== Listing
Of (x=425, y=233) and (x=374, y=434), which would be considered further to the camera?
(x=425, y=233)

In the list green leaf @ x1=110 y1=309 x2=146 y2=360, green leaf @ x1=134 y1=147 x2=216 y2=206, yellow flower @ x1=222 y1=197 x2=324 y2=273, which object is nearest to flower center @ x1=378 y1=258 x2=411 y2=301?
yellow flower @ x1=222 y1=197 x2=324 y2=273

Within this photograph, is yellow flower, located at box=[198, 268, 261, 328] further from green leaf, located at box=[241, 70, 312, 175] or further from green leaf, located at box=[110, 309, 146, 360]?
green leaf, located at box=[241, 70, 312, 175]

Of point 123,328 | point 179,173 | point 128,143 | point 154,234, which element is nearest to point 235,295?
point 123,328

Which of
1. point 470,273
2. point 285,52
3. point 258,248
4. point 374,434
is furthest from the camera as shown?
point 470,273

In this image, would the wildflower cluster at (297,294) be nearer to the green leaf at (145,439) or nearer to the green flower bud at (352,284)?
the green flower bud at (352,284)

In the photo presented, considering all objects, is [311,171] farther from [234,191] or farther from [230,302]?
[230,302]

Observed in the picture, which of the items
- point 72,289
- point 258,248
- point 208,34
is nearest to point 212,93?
====
• **Instructions for the task**
Reproduce every one of the records above word for word, keeping each line and its line breaks unchanged.

• **Result for this task**
Of (x=425, y=233) and (x=374, y=434), which would be considered further to the camera?
(x=425, y=233)

In the list green leaf @ x1=110 y1=309 x2=146 y2=360, green leaf @ x1=134 y1=147 x2=216 y2=206, yellow flower @ x1=222 y1=197 x2=324 y2=273, which object is nearest to flower center @ x1=378 y1=258 x2=411 y2=301?
yellow flower @ x1=222 y1=197 x2=324 y2=273

Within this photograph, is yellow flower, located at box=[198, 268, 261, 328] further from green leaf, located at box=[241, 70, 312, 175] or further from green leaf, located at box=[110, 309, 146, 360]?
green leaf, located at box=[241, 70, 312, 175]

Of point 123,328 | point 179,173 | point 128,143 | point 154,234, which element is nearest to point 235,295?
point 123,328

Which of
1. point 470,273
2. point 285,52
3. point 258,248
4. point 374,434
is furthest from the camera as shown?
point 470,273

In this image, would the wildflower cluster at (297,294) be nearer to the green leaf at (145,439) or nearer to the green flower bud at (352,284)?
the green flower bud at (352,284)

In the photo presented, considering all objects, is [311,171] farther from [234,191] or farther from [230,302]?
[230,302]

Observed in the picture, which of the items
- point 72,289
- point 258,248
- point 208,34
is nearest to point 212,93?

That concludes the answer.